» The request: Collect every line in the entries below that contains the word "located", and copy each of those lines out in full.

━━━━━ Data for the task

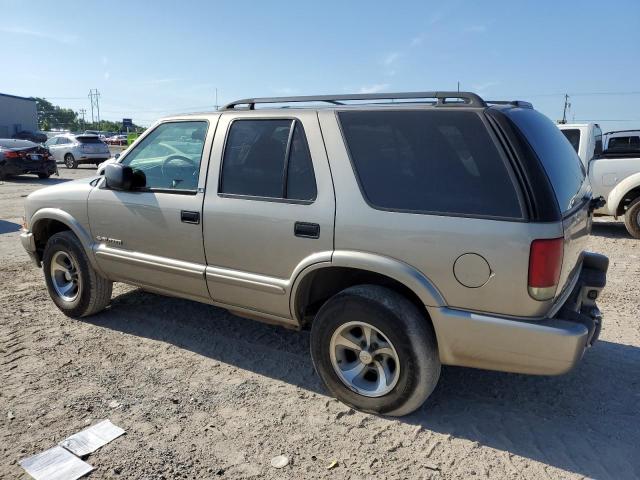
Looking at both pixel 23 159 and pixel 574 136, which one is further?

━━━━━━━━━━
━━━━━ Data for the task

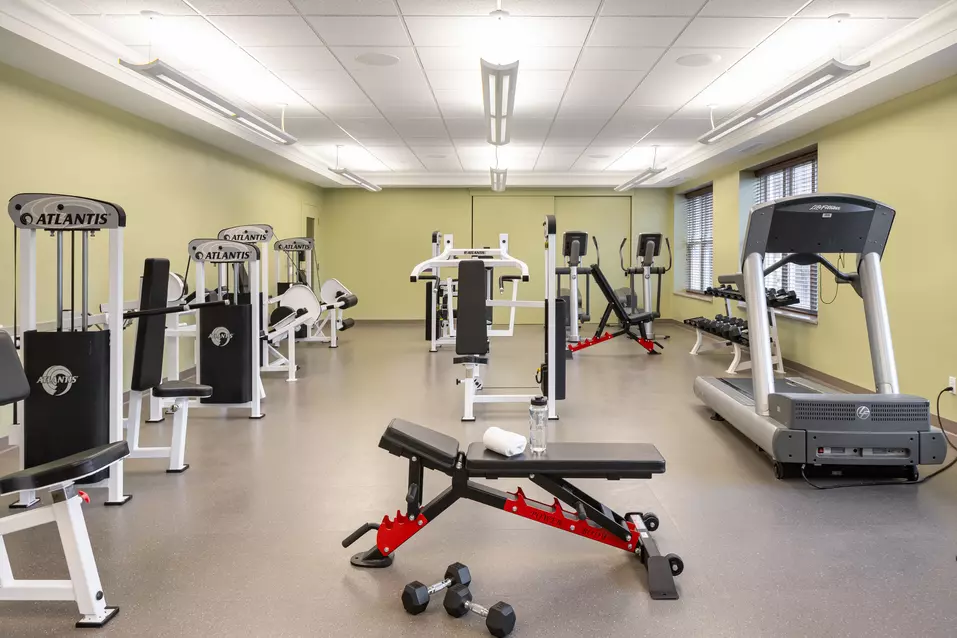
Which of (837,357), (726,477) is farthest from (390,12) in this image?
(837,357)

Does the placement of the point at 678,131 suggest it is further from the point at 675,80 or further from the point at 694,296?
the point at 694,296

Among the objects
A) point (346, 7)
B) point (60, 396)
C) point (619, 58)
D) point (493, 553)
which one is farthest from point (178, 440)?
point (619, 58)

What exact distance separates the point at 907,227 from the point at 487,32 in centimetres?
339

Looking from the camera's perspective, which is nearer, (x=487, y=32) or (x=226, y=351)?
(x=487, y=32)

━━━━━━━━━━
━━━━━ Data for the task

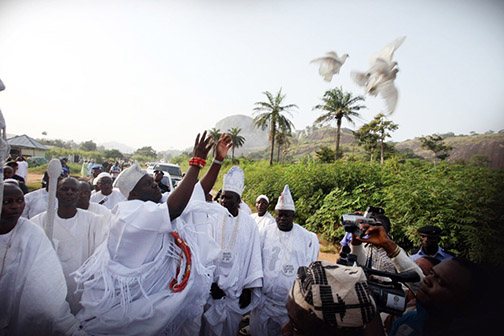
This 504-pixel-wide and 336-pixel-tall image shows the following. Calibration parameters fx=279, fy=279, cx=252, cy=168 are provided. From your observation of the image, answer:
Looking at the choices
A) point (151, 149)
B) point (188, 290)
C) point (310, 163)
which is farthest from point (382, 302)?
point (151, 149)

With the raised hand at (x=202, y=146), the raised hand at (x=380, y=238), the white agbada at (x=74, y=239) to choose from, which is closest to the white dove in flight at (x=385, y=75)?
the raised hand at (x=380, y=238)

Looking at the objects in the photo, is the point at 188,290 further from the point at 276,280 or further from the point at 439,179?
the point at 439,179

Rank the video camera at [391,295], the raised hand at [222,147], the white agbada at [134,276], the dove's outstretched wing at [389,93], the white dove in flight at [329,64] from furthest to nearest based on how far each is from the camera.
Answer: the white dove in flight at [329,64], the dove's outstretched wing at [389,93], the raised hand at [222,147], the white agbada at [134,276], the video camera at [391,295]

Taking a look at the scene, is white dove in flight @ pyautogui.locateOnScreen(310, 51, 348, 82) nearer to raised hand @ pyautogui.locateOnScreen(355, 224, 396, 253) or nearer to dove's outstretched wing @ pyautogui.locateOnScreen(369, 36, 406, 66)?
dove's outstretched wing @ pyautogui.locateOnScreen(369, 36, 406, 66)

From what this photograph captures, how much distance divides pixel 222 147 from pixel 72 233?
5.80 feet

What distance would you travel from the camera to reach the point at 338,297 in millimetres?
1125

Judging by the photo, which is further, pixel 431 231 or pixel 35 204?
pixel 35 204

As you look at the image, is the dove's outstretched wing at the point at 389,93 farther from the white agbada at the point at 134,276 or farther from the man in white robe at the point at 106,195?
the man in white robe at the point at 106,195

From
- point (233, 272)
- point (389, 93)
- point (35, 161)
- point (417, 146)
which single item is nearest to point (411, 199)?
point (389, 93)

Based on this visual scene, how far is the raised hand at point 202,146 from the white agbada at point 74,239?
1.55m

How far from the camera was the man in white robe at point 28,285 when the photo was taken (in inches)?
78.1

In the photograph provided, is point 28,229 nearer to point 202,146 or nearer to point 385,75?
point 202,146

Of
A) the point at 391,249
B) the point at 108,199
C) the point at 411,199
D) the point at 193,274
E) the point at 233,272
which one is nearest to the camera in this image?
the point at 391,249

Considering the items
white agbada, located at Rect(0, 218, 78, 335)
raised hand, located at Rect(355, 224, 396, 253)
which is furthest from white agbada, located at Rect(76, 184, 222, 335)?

━━━━━━━━━━

» Solution:
white agbada, located at Rect(0, 218, 78, 335)
raised hand, located at Rect(355, 224, 396, 253)
which is furthest from white agbada, located at Rect(76, 184, 222, 335)?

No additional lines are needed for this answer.